I felt a lump around the September/October timeframe, but thought it was a clogged milk duct as I had been pumping. I felt the lump get smaller after I pumped but as the months went on into mid-December it seemed to not shrink after pumping. I had an appointment with my ob/gyn on December 30 to get my birth control pills renewed. It was in the back of my mind to mention this hard lump I had been feeling, but was convinced it was a clogged milk duct or cyst. I think somewhere deep down I knew. I knew I had cancer.
My ob/gyn, Dr. Diane Barrett, MD did a breast exam and advised that I go for an ultrasound now that the lump in my breast had started to cause an aching that ran up my left collarbone to my shoulder and down my arm any time I laid down or held Camilla.

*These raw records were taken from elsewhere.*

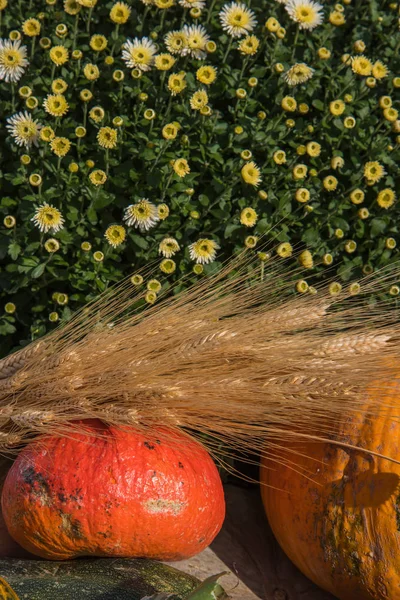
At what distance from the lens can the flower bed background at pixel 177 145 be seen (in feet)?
7.87

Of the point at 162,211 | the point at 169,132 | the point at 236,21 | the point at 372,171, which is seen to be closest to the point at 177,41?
the point at 236,21

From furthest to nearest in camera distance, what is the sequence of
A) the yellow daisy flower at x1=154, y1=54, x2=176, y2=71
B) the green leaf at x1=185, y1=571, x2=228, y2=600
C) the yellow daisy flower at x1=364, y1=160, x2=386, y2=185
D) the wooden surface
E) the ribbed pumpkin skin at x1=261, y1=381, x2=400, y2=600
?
1. the yellow daisy flower at x1=364, y1=160, x2=386, y2=185
2. the yellow daisy flower at x1=154, y1=54, x2=176, y2=71
3. the wooden surface
4. the ribbed pumpkin skin at x1=261, y1=381, x2=400, y2=600
5. the green leaf at x1=185, y1=571, x2=228, y2=600

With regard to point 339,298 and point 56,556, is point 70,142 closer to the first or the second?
point 339,298

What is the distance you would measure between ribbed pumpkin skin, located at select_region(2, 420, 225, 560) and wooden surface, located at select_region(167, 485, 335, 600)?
0.18 m

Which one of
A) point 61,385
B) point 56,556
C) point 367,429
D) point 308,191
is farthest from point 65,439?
point 308,191

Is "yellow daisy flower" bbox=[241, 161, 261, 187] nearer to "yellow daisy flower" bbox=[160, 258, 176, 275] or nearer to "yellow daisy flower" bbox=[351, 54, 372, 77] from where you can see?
"yellow daisy flower" bbox=[160, 258, 176, 275]

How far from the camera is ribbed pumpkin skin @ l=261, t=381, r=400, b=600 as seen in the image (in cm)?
202

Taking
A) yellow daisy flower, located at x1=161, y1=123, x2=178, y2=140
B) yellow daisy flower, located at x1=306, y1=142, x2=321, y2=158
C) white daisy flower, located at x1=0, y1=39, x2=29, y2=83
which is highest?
white daisy flower, located at x1=0, y1=39, x2=29, y2=83

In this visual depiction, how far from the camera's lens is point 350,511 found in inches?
81.2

Could I have cancer? Perhaps I’m just being paranoid. That’s it. I’m just being paranoid.
As my diagnostic radiologist, Dr. Angelique Floerke, ran the ultrasound wand over the lump in my breast and up under my armpit I froze … why had the wand stopped? What was she seeing? Someone say SOMETHING!!! She continued to conduct the test in silence. I could feel my pulse echoing in my ears. I looked through my tears at the TV screen hanging from the ceiling. There were clouds of grey, white and black – I tried desperately to make sense of what I saw. PLEASE JUST SAY SOMETHING!!! There was obviously something there that didn’t look like the other tissue. Oh my God, what is it?
The exam was over and I sat up.
Dr. Floerke: “I’m very concerned. This is not good.”
I couldn’t breathe.
Dr. Floerke: “I’m seeing a lump that is about 3cm and against the chest wall. There are also several axillary lymph nodes that are irregular that we need to biopsy. I’m pretty sure this is cancer.”
My ears started ringing and at that point I blacked out. I wrapped myself in the sterile white robe and was escorted to the waiting area. I was able to make a phone call and within 15 minutes my friend Jen, a cancer survivor, was by my side asking the doctors and nurses all the necessary questions. I was simply moving through the motions.
Me: “What are the chances that this is just an infection?”
Dr. Floerke: “I would say it is a very very slim chance this is an infection. I am almost certain you have cancer.”
I don’t remember much from that day at Washington Radiology except that I continued to repeat “please don’t let me die,” Jen kept me enveloped in her arms and everyone was incredibly kind ... the rest is a blur.